Message has been deleted

Kapali Viswanathan

unread,

Jul 17, 2012, 1:35:15 AM7/17/12

to gremli...@googlegroups.com

Hello Dan:

Many thanks for sharing your experience on this subject. Although I am aware of Pipes, I did not know about its value. Thanks for the tip -- I shall investigates Pipes for regular use in my project.

My project requirements are similar to the application that Marko has been expressing in his lectures about Twitter followers and web page references but in a completely different setting -- the number of web-pages can be expected to grow faster with time than the number of twitter users (theoretically capped by the human population at 6-7 Billion). There will be in-line and off-line queries on the graph in my project. Since my posting yesterday, I am starting to like Titan at least for one reason: its objective for being an infinite graph. Although I am not able to get any information about OrientDB, I understand that Neo4J has a limitation of around 30-50 billion vertices, edges, and properties, which is limiting for purpose. Such requirement is a shortcoming when considering recording web-pages as nodes in a graph. Since my project uses H-Base independently of the graph database, Titan may again be a natural fit.

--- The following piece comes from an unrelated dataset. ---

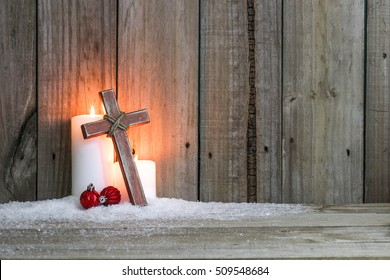 White holiday candles glowing behind wooden cross with red Christmas ornaments in snow by antique rustic wood background; Christmas and religious background with copy space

But, as you mentioned, my only concern is that Titan is still early stages. I see my choice as either grow along with Titan or go with a mature graph DB and then eventually move to Titan when it is ready. The latter choice will work only if there is a migration tool that migrates data from the mature graph DB to Titan. I am not sure of any tool support for that at this stage -- especially because Titan is in its inception.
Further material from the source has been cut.